Bisnis.com, BEIJING - Penurunan harga minyak dunia dan komoditas kian membebani ambisi pengambilan kebijakan China untuk menekan risiko deflasi. Kendati suku bunga baru saja dipangkas, inflasi Negeri Sakura kian menunjukkan pelemahan.
Kantor Statistik Nasional China melaporkan indeks harga produsen November turun 2,7% dari periode sama tahun sebelumnya, penurunan pada bulan ke-33 sekaligus terendah sejak 2009. Di saat yang sama, inflasi berada di level 1,4% (year-on-year), melambat dari bulan sebelumnya 1,6%.
Ekonom Credit Agricole CIB, Dariusz Kowalczyk menyampaikan meningkatnya risiko deflasi China karena lesunya belanja domestik memang diperparah oleh rendahnya harga komoditas dan makanan.
Data ini akan menjadi dorongan kepada para pengambil kebijakan untuk semakin melonggarkan kebijakan dan saya merekomendasikan pemangkasan tingkat rasio cadangan bank (reserve requirement ratio/RRR) dalam waktu dekat ini, kata Kowalczyk di Hong Kong, merespons laporan itu.
Dia memperhitungkan pemangkasan tingkat RRR sebaiknya dilakukan otoritas pada sisa tahun ini untuk menenangkan pasar yang semakin mengkhawatirkan laju perlambatan ekonomi Negeri Tembok Raksasa.
Sepanjang tahun ini, pemerintah dan otoritas moneter telah mengimplementasikan sejumlah pelonggaran seperti memangkas RRR, mengurangi prasarat pembelian properti, dan memangkas suku bunga pada 23 November lalu.

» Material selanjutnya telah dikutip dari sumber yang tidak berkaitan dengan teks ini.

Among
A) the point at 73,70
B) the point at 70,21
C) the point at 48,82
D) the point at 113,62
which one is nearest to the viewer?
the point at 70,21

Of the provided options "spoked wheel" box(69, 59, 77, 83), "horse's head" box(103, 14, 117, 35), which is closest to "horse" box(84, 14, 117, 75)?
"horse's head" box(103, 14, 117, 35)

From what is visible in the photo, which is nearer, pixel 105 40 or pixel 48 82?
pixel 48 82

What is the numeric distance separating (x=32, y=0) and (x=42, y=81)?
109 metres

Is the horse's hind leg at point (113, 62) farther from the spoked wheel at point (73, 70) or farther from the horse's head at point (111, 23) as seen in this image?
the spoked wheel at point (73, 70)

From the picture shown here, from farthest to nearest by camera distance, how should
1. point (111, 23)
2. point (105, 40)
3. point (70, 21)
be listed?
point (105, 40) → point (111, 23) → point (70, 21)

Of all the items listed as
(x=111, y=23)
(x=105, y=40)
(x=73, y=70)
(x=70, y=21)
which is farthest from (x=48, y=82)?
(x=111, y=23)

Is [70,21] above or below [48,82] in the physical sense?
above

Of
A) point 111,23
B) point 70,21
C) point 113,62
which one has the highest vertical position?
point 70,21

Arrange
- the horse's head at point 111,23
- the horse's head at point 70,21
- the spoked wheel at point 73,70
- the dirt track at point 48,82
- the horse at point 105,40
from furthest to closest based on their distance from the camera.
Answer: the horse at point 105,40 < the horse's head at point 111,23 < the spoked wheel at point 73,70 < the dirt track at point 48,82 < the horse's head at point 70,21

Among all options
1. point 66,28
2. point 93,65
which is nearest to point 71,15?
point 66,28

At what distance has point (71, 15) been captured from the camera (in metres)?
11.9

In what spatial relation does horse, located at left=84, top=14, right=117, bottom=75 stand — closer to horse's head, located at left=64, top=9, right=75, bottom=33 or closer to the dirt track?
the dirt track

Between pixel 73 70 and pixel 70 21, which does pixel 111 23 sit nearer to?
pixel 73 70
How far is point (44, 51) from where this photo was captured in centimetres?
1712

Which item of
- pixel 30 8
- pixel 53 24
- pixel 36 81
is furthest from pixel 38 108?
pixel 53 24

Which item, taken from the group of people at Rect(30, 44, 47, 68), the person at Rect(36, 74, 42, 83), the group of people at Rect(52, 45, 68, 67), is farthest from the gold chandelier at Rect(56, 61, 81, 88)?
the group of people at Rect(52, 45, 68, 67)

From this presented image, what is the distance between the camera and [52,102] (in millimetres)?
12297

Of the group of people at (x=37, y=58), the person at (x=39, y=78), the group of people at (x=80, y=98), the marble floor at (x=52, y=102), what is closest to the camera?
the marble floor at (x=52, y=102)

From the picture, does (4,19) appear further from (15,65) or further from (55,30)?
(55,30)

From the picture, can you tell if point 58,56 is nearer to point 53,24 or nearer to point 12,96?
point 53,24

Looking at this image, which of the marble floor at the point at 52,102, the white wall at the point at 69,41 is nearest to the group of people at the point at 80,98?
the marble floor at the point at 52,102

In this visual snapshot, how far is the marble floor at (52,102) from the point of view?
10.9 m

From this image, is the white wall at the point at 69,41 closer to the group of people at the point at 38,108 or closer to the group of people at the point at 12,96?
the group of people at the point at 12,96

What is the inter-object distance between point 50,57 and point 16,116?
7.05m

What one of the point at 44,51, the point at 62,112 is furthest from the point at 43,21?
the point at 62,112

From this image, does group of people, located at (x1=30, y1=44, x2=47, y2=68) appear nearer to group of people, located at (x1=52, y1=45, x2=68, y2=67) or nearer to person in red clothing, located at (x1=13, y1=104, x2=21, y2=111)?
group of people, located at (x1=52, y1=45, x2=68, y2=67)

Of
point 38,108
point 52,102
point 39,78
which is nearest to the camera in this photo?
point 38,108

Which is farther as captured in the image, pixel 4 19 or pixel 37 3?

Survei ekonom yang dilakukan Bloomberg mengungkapkan pada kuartal pertama tahun depan China diprediksi akan memangkas RRR menjadi 19,5% dan akan menjai 19% pada kuartal kedua.
Meski menolak melakukan pelonggaran konvensional, pemerintah akhirnya memangkas suku bunga 0,4 persentase poin ke level 5,6%. Pelonggaran-pelonggaran ini sepertinya tidak cukup kuat menopang keterpurukan pasar properti dan perlemahan belanja domestik.